-------- Document passage

An aside about the girl with the clipboard. She was very pretty. In his brief encapsulation of who he was, he also included me: “This is Jerry. He’s a writer.” “Oh, really?” she asked, smiling warmly. Graybeard tried to get me to use my czech, but the lesson that day had not gone well, and I only know how to say very simple things. The gap between what I want to say, with its subtle nuances and sprawling sentences, and what I can say, with only limited use of future and none of the past, is enormous. I apologized to her, but only managed a few words in her language.

She is taller than I am, though some of that is shoes, I’m sure. Her eyes were brown, and she seemed a little shy when she looked down at me and said, “You can teach me English and I can teach you Czech.” I agreed in principle. Of course, I was standing next to a professional English teacher. Negotiations got complicated. I left her my email and did not press her for her number. We’ll see.

While we were standing in line and while Graybeard was schmoozing and flirting I watched and learned the difference between a beautiful woman and a model. Time after a time I watched as a pretty young girl, dazzling and fun while hanging out with her friends in the line, became wooden on the stage. The smile would be there, but it was stiff and forced.

Then it was Graybeard’s turn. He’s had a lot of time on camera, and he was taking this very seriously. He gave the photographer some good looks, and after a minute or so he had a few good shots to choose from for his free printouts. Of course he’s hoping that someone important will see the pics, someone who could be his next connection, his next opportunity. Then it was my turn. I had watched the others, and I decided that I was going to take control of the shoot. I got up on stage, stood where I was told, and put out — but where Graybeard took things seriously, I did not. I struck poses. For the last shot I told the photographer I was going to jump as high in the air as I could. On the first try I landed before he snapped the shot — I think he overestimated how high “as high as I can” is (it’s not very high). The second attempt was a success. The best shot of all was one where I was pointing directly at the camera, looking down my outstretched arm.

----------------

▶ [Request] Using the photo-shoot passage, decide whether each statement agrees with it: (a) the girl with the clipboard is shorter than the writer, (b) the writer left her an email address without asking for her number, (c) the photographer caught the writer's first jump. For each, answer yes or no and quote the deciding words.

-------- Data provided

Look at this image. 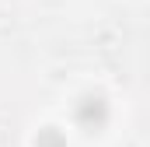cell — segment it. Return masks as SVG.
<instances>
[{"mask_svg": "<svg viewBox=\"0 0 150 147\" xmlns=\"http://www.w3.org/2000/svg\"><path fill=\"white\" fill-rule=\"evenodd\" d=\"M74 116H77V123H80L84 130H101V126L108 123V105H105L101 95H87V98L77 102Z\"/></svg>", "mask_w": 150, "mask_h": 147, "instance_id": "6da1fadb", "label": "cell"}, {"mask_svg": "<svg viewBox=\"0 0 150 147\" xmlns=\"http://www.w3.org/2000/svg\"><path fill=\"white\" fill-rule=\"evenodd\" d=\"M35 147H67V140H63V133L56 126H45V130H38Z\"/></svg>", "mask_w": 150, "mask_h": 147, "instance_id": "7a4b0ae2", "label": "cell"}]
</instances>
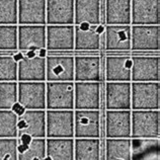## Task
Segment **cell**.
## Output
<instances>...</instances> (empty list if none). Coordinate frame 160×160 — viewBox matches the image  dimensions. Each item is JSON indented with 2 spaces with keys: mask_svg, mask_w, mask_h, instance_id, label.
<instances>
[{
  "mask_svg": "<svg viewBox=\"0 0 160 160\" xmlns=\"http://www.w3.org/2000/svg\"><path fill=\"white\" fill-rule=\"evenodd\" d=\"M131 82H159L160 58L156 55L132 56Z\"/></svg>",
  "mask_w": 160,
  "mask_h": 160,
  "instance_id": "5",
  "label": "cell"
},
{
  "mask_svg": "<svg viewBox=\"0 0 160 160\" xmlns=\"http://www.w3.org/2000/svg\"><path fill=\"white\" fill-rule=\"evenodd\" d=\"M74 138H99L98 109H74Z\"/></svg>",
  "mask_w": 160,
  "mask_h": 160,
  "instance_id": "11",
  "label": "cell"
},
{
  "mask_svg": "<svg viewBox=\"0 0 160 160\" xmlns=\"http://www.w3.org/2000/svg\"><path fill=\"white\" fill-rule=\"evenodd\" d=\"M107 26H131V0H107Z\"/></svg>",
  "mask_w": 160,
  "mask_h": 160,
  "instance_id": "24",
  "label": "cell"
},
{
  "mask_svg": "<svg viewBox=\"0 0 160 160\" xmlns=\"http://www.w3.org/2000/svg\"><path fill=\"white\" fill-rule=\"evenodd\" d=\"M160 134V112L131 111V138L158 139Z\"/></svg>",
  "mask_w": 160,
  "mask_h": 160,
  "instance_id": "2",
  "label": "cell"
},
{
  "mask_svg": "<svg viewBox=\"0 0 160 160\" xmlns=\"http://www.w3.org/2000/svg\"><path fill=\"white\" fill-rule=\"evenodd\" d=\"M100 79L99 56L83 55L74 57V82H99Z\"/></svg>",
  "mask_w": 160,
  "mask_h": 160,
  "instance_id": "16",
  "label": "cell"
},
{
  "mask_svg": "<svg viewBox=\"0 0 160 160\" xmlns=\"http://www.w3.org/2000/svg\"><path fill=\"white\" fill-rule=\"evenodd\" d=\"M107 160H132L131 138H107Z\"/></svg>",
  "mask_w": 160,
  "mask_h": 160,
  "instance_id": "30",
  "label": "cell"
},
{
  "mask_svg": "<svg viewBox=\"0 0 160 160\" xmlns=\"http://www.w3.org/2000/svg\"><path fill=\"white\" fill-rule=\"evenodd\" d=\"M18 0H0V26H18Z\"/></svg>",
  "mask_w": 160,
  "mask_h": 160,
  "instance_id": "33",
  "label": "cell"
},
{
  "mask_svg": "<svg viewBox=\"0 0 160 160\" xmlns=\"http://www.w3.org/2000/svg\"><path fill=\"white\" fill-rule=\"evenodd\" d=\"M18 82V62L12 56L0 55V82Z\"/></svg>",
  "mask_w": 160,
  "mask_h": 160,
  "instance_id": "34",
  "label": "cell"
},
{
  "mask_svg": "<svg viewBox=\"0 0 160 160\" xmlns=\"http://www.w3.org/2000/svg\"><path fill=\"white\" fill-rule=\"evenodd\" d=\"M132 160H159L158 139H131Z\"/></svg>",
  "mask_w": 160,
  "mask_h": 160,
  "instance_id": "28",
  "label": "cell"
},
{
  "mask_svg": "<svg viewBox=\"0 0 160 160\" xmlns=\"http://www.w3.org/2000/svg\"><path fill=\"white\" fill-rule=\"evenodd\" d=\"M132 59L126 55H111L106 58L107 82H131Z\"/></svg>",
  "mask_w": 160,
  "mask_h": 160,
  "instance_id": "20",
  "label": "cell"
},
{
  "mask_svg": "<svg viewBox=\"0 0 160 160\" xmlns=\"http://www.w3.org/2000/svg\"><path fill=\"white\" fill-rule=\"evenodd\" d=\"M99 22V0H74V26L98 27Z\"/></svg>",
  "mask_w": 160,
  "mask_h": 160,
  "instance_id": "21",
  "label": "cell"
},
{
  "mask_svg": "<svg viewBox=\"0 0 160 160\" xmlns=\"http://www.w3.org/2000/svg\"><path fill=\"white\" fill-rule=\"evenodd\" d=\"M18 102V82H0V109H12Z\"/></svg>",
  "mask_w": 160,
  "mask_h": 160,
  "instance_id": "32",
  "label": "cell"
},
{
  "mask_svg": "<svg viewBox=\"0 0 160 160\" xmlns=\"http://www.w3.org/2000/svg\"><path fill=\"white\" fill-rule=\"evenodd\" d=\"M46 109L74 111V82H46Z\"/></svg>",
  "mask_w": 160,
  "mask_h": 160,
  "instance_id": "3",
  "label": "cell"
},
{
  "mask_svg": "<svg viewBox=\"0 0 160 160\" xmlns=\"http://www.w3.org/2000/svg\"><path fill=\"white\" fill-rule=\"evenodd\" d=\"M46 50H74V26H46Z\"/></svg>",
  "mask_w": 160,
  "mask_h": 160,
  "instance_id": "15",
  "label": "cell"
},
{
  "mask_svg": "<svg viewBox=\"0 0 160 160\" xmlns=\"http://www.w3.org/2000/svg\"><path fill=\"white\" fill-rule=\"evenodd\" d=\"M74 111L46 109V138H74Z\"/></svg>",
  "mask_w": 160,
  "mask_h": 160,
  "instance_id": "4",
  "label": "cell"
},
{
  "mask_svg": "<svg viewBox=\"0 0 160 160\" xmlns=\"http://www.w3.org/2000/svg\"><path fill=\"white\" fill-rule=\"evenodd\" d=\"M18 103L24 111L46 109V81L18 82Z\"/></svg>",
  "mask_w": 160,
  "mask_h": 160,
  "instance_id": "7",
  "label": "cell"
},
{
  "mask_svg": "<svg viewBox=\"0 0 160 160\" xmlns=\"http://www.w3.org/2000/svg\"><path fill=\"white\" fill-rule=\"evenodd\" d=\"M18 50L24 53L46 50V26H18Z\"/></svg>",
  "mask_w": 160,
  "mask_h": 160,
  "instance_id": "13",
  "label": "cell"
},
{
  "mask_svg": "<svg viewBox=\"0 0 160 160\" xmlns=\"http://www.w3.org/2000/svg\"><path fill=\"white\" fill-rule=\"evenodd\" d=\"M46 82H74V57L71 55H47Z\"/></svg>",
  "mask_w": 160,
  "mask_h": 160,
  "instance_id": "6",
  "label": "cell"
},
{
  "mask_svg": "<svg viewBox=\"0 0 160 160\" xmlns=\"http://www.w3.org/2000/svg\"><path fill=\"white\" fill-rule=\"evenodd\" d=\"M107 138H131V111H107Z\"/></svg>",
  "mask_w": 160,
  "mask_h": 160,
  "instance_id": "22",
  "label": "cell"
},
{
  "mask_svg": "<svg viewBox=\"0 0 160 160\" xmlns=\"http://www.w3.org/2000/svg\"><path fill=\"white\" fill-rule=\"evenodd\" d=\"M160 26H131V50L159 52Z\"/></svg>",
  "mask_w": 160,
  "mask_h": 160,
  "instance_id": "8",
  "label": "cell"
},
{
  "mask_svg": "<svg viewBox=\"0 0 160 160\" xmlns=\"http://www.w3.org/2000/svg\"><path fill=\"white\" fill-rule=\"evenodd\" d=\"M18 122L12 109H0V138H18Z\"/></svg>",
  "mask_w": 160,
  "mask_h": 160,
  "instance_id": "31",
  "label": "cell"
},
{
  "mask_svg": "<svg viewBox=\"0 0 160 160\" xmlns=\"http://www.w3.org/2000/svg\"><path fill=\"white\" fill-rule=\"evenodd\" d=\"M0 51H18V26H0Z\"/></svg>",
  "mask_w": 160,
  "mask_h": 160,
  "instance_id": "35",
  "label": "cell"
},
{
  "mask_svg": "<svg viewBox=\"0 0 160 160\" xmlns=\"http://www.w3.org/2000/svg\"><path fill=\"white\" fill-rule=\"evenodd\" d=\"M98 138H74V160H99Z\"/></svg>",
  "mask_w": 160,
  "mask_h": 160,
  "instance_id": "29",
  "label": "cell"
},
{
  "mask_svg": "<svg viewBox=\"0 0 160 160\" xmlns=\"http://www.w3.org/2000/svg\"><path fill=\"white\" fill-rule=\"evenodd\" d=\"M131 26H160V0H131Z\"/></svg>",
  "mask_w": 160,
  "mask_h": 160,
  "instance_id": "10",
  "label": "cell"
},
{
  "mask_svg": "<svg viewBox=\"0 0 160 160\" xmlns=\"http://www.w3.org/2000/svg\"><path fill=\"white\" fill-rule=\"evenodd\" d=\"M159 108V82H131V111H157Z\"/></svg>",
  "mask_w": 160,
  "mask_h": 160,
  "instance_id": "1",
  "label": "cell"
},
{
  "mask_svg": "<svg viewBox=\"0 0 160 160\" xmlns=\"http://www.w3.org/2000/svg\"><path fill=\"white\" fill-rule=\"evenodd\" d=\"M46 81V57L24 56L18 62V82Z\"/></svg>",
  "mask_w": 160,
  "mask_h": 160,
  "instance_id": "19",
  "label": "cell"
},
{
  "mask_svg": "<svg viewBox=\"0 0 160 160\" xmlns=\"http://www.w3.org/2000/svg\"><path fill=\"white\" fill-rule=\"evenodd\" d=\"M107 111H131V82H107Z\"/></svg>",
  "mask_w": 160,
  "mask_h": 160,
  "instance_id": "17",
  "label": "cell"
},
{
  "mask_svg": "<svg viewBox=\"0 0 160 160\" xmlns=\"http://www.w3.org/2000/svg\"><path fill=\"white\" fill-rule=\"evenodd\" d=\"M18 160H44L46 157V138H19Z\"/></svg>",
  "mask_w": 160,
  "mask_h": 160,
  "instance_id": "27",
  "label": "cell"
},
{
  "mask_svg": "<svg viewBox=\"0 0 160 160\" xmlns=\"http://www.w3.org/2000/svg\"><path fill=\"white\" fill-rule=\"evenodd\" d=\"M18 159V138H0V160Z\"/></svg>",
  "mask_w": 160,
  "mask_h": 160,
  "instance_id": "36",
  "label": "cell"
},
{
  "mask_svg": "<svg viewBox=\"0 0 160 160\" xmlns=\"http://www.w3.org/2000/svg\"><path fill=\"white\" fill-rule=\"evenodd\" d=\"M46 26H74V0H46Z\"/></svg>",
  "mask_w": 160,
  "mask_h": 160,
  "instance_id": "12",
  "label": "cell"
},
{
  "mask_svg": "<svg viewBox=\"0 0 160 160\" xmlns=\"http://www.w3.org/2000/svg\"><path fill=\"white\" fill-rule=\"evenodd\" d=\"M100 32L98 27L74 26V50L96 51L100 47Z\"/></svg>",
  "mask_w": 160,
  "mask_h": 160,
  "instance_id": "25",
  "label": "cell"
},
{
  "mask_svg": "<svg viewBox=\"0 0 160 160\" xmlns=\"http://www.w3.org/2000/svg\"><path fill=\"white\" fill-rule=\"evenodd\" d=\"M46 156L51 160H74V138H46Z\"/></svg>",
  "mask_w": 160,
  "mask_h": 160,
  "instance_id": "26",
  "label": "cell"
},
{
  "mask_svg": "<svg viewBox=\"0 0 160 160\" xmlns=\"http://www.w3.org/2000/svg\"><path fill=\"white\" fill-rule=\"evenodd\" d=\"M106 49L108 51H130L131 50V26H107Z\"/></svg>",
  "mask_w": 160,
  "mask_h": 160,
  "instance_id": "23",
  "label": "cell"
},
{
  "mask_svg": "<svg viewBox=\"0 0 160 160\" xmlns=\"http://www.w3.org/2000/svg\"><path fill=\"white\" fill-rule=\"evenodd\" d=\"M99 82H74V109H98Z\"/></svg>",
  "mask_w": 160,
  "mask_h": 160,
  "instance_id": "18",
  "label": "cell"
},
{
  "mask_svg": "<svg viewBox=\"0 0 160 160\" xmlns=\"http://www.w3.org/2000/svg\"><path fill=\"white\" fill-rule=\"evenodd\" d=\"M18 26H46V0H18Z\"/></svg>",
  "mask_w": 160,
  "mask_h": 160,
  "instance_id": "14",
  "label": "cell"
},
{
  "mask_svg": "<svg viewBox=\"0 0 160 160\" xmlns=\"http://www.w3.org/2000/svg\"><path fill=\"white\" fill-rule=\"evenodd\" d=\"M46 138V109L24 111L18 116V139Z\"/></svg>",
  "mask_w": 160,
  "mask_h": 160,
  "instance_id": "9",
  "label": "cell"
}]
</instances>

----------------

▶ [Response]
(a) No: "She is taller than I am"
(b) Yes: "I left her my email and did not press her for her number."
(c) No: "On the first try I landed before he snapped the shot"